— GIVEN PROBLEM 1 —
Copy the passage on California high-speed rail costs from "The higher costs" up to and including "a moving target.".
— GIVEN PROBLEM 2 —
In the passage on California high-speed rail costs, what average yearly inflation rate is the authority now assuming through 2033?
— GIVEN PROBLEM 3 —
Shorten the paragraph in the passage on California high-speed rail costs that begins "The higher costs projected in the new business plan" while keeping its main facts.

— TEXT EXCERPT —
-- START --
If this 800 some mile stretch of high speed rail gets built at this price (which it probably will not), then US high speed rail will be about seven times the cost of high speed rail in China and take 20 years longer. ($300 billion for 16,000 miles of high speed rail by about 2020. Already about half that money for half of the high speed rail lines in China.) The new price of nearly $100 billion would also escalate over the 22 years they are planning to take to build it.
The California High-Speed Rail Authority, the state agency running the project, plans to unveil the new business plan in a news conference Tuesday morning in Sacramento.
The authority's past two plans have been sharply attacked, not only by opponents but also by many supporters, for offering unrealistic construction cost and ridership figures.
The authority wants to begin construction next year and hopes to gain approval from the Legislature and Gov. Jerry Brown for appropriations from a bond issue that would build a $6.3-billion segment from Fresno to Bakersfield.
In the past, the California High Speed Rail Authority has estimated the cost of the system at $43 billion, based on finishing construction in 2020.
The system would run from downtown San Francisco through San Jose, Fresno, Bakersfield, Palmdale, and Los Angeles and end in Anaheim.
The higher costs projected in the new business plan result in part from the longer construction schedule and a higher estimate of future inflation. The authority is assuming inflation would average 3% per year through 2033, rather than the far more optimistic figure of less than 2% used earlier.
The price of the system has long been a moving target.
When the first business plan surfaced, it projected a $34-billion cost. By 2009, the estimate had jumped to $43 billion, in part because the authority included future inflation in the estimated cost of building the system over the next decade.
Federal Railway Administration Regulating passenger rail out of existence
Why is US high speed rail so much more expensive that high speed rail in Europe, Japan and China ? Besides the extra lawsuits and environmental project delays there is another key regulation.
What if the FAA required that jet aircraft be able to survive crashes into the ground?
Or if the FHA said automobiles had to survive any head-on crash at 60 mph into a tractor trailer without deformation?
Even if such vehicles could be engineered, they would be far too costly to operate. But for passenger trains, that is precisely what the FRA has been doing.
Amtrak's botched attempt at a high-speed train is a good case study in the problems caused by the FRA. As originally designed, the Acela was supposed to provide high-speed rail service on the Northeast Corridor (NEC) between Boston, New York, and Washington DC with speeds as high as 150 mph.
-- END --
— SUPPLIED DATA —
-- START --
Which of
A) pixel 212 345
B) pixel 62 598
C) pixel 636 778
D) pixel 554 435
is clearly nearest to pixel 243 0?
-- END --
— PROBLEM SOLUTION 1 —
The higher costs projected in the new business plan result in part from the longer construction schedule and a higher estimate of future inflation. The authority is assuming inflation would average 3% per year through 2033, rather than the far more optimistic figure of less than 2% used earlier.
The price of the system has long been a moving target.

— PROBLEM SOLUTION 2 —
3% per year.

— PROBLEM SOLUTION 3 —
The new plan's higher costs come partly from a longer construction schedule and a higher inflation estimate: an average of 3% a year through 2033 instead of the earlier figure of under 2%.